The voivodeship was divided into counties. Over the years, those were:
- Bytów County (seat: Bytów; 1945–1946);
- Elbląg (city county);
- Elbląg County (seat: Elbląg);
- Gdańsk (city county);
- Gdańsk County (seat: Pruszcz Gdański);
- Gdynia (city county);
- Kartuzy (seat: Kartuzy);
- Kościerzyna (seat: Kościerzyna);
- Kwidzyn County (seat: Kwidzyn);
- Lębork County (seat: Lębork);
- Nowy Dwór Gdański County (seat: Nowy Dwór Gdański; 1954–1975);
- Malbork County (seat: Malbork);
- Maritime County (seat: Wejherowo; 1945–1951);
- Miastko County (seat: Miastko; 1945–1946);
- Puck County (seat: Puck; 1954–1975);
- Sławno County (seat: Sławno; 1945–1946);
- Słupsk County (seat: Słupsk; 1945–1946);
- Sopot (city county);
- Starogard County (seat: Starogard Gdański);
- Sztum County (seat: Sztum);
- Tczew County (seat: Tczew);
- Wejherowo County (seat: Wejherowo; 1951–1975).
== Demographics ==

| Year | Population |  |  |
| Total | Urban (%) | Rural (%) |
| 1946 | 732 150 | 366 313 (50.03%) | 365 837 (49.97%) |
| 1950 | 930 448 | 539 463 (57.98%) | 390 985 (42.02%) |
| 1956 | 1 126 000 | 727 000 (64.6%) | 399 000 (35.4%) |
| 1960 | 1 222 769 | 811 468 (66.36%) | 411 301 (33.64%) |
| 1963 | 1 312 000 | 880 000 (67.1%) | 432 000 (32.9%) |
| 1965 | 1 352 800 | no data | no data |
| 1970 | 1 467 755 | 1 020 704 (69.54%) | 447 051 (30.46%) |
| 1971 | 1 486 900 | 1 039 000 (69.9%) | 447 900 (30.1%) |
| 1972 | 1 510 600 | 1 060 400 (70.2%) | 450 200 (29.8%) |
| 1973 | 1 539 000 | 1 100 000 (71.4%) | 439 000 (28.6%) |
| 1974 | 1 564 000 | 1 122 000 (71.8%) | 442 000 (28.2%) |

== Leaders ==
From 1944 to 1950, the leader of the voivodeship was the voivode. In 1950, the office of the voivode, together with several others, had been disestablished. As such, from 1950, to 1973, the leader was the chairperson of the Voivodeship National Council. The office of the voivode was reestablished in 1973, however it remained vacant until the disestablishment of the voivodeship in 1975.
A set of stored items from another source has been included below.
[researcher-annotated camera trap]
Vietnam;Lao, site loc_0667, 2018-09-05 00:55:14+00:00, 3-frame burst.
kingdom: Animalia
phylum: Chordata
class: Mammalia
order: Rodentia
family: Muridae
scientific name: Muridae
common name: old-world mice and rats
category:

The people in the office of the voivode, from 1944 to 1950 were:
- 30 March 1945 – 24 January 1946: Mieczysław Okęcki;
- 24 January 1946 – 25 May 1950: Stanisław Zrałek.

The people in the office of the chairperson of the Voivodeship National Council, from 1950 to 1973, were:
- 25 May 1950 – 28 March 1952: Mieczysław Wągrowski;
- 23 April 1952 – 4 March 1954: Bolesław Geraga;
- 4 March 1954 – 26 November 1956: Walenty Szeliga;
- 26 November 1956 – 16 November 1960: Józef Wołek;
- 16 November 1960 – 9 June 1969: Piotr Stolarek;
- 9 June 1969 – 20 January 1972: Tadeusz Bejm;
- 20 January 1972 – 9 December 1973: Henryk Śliwowski.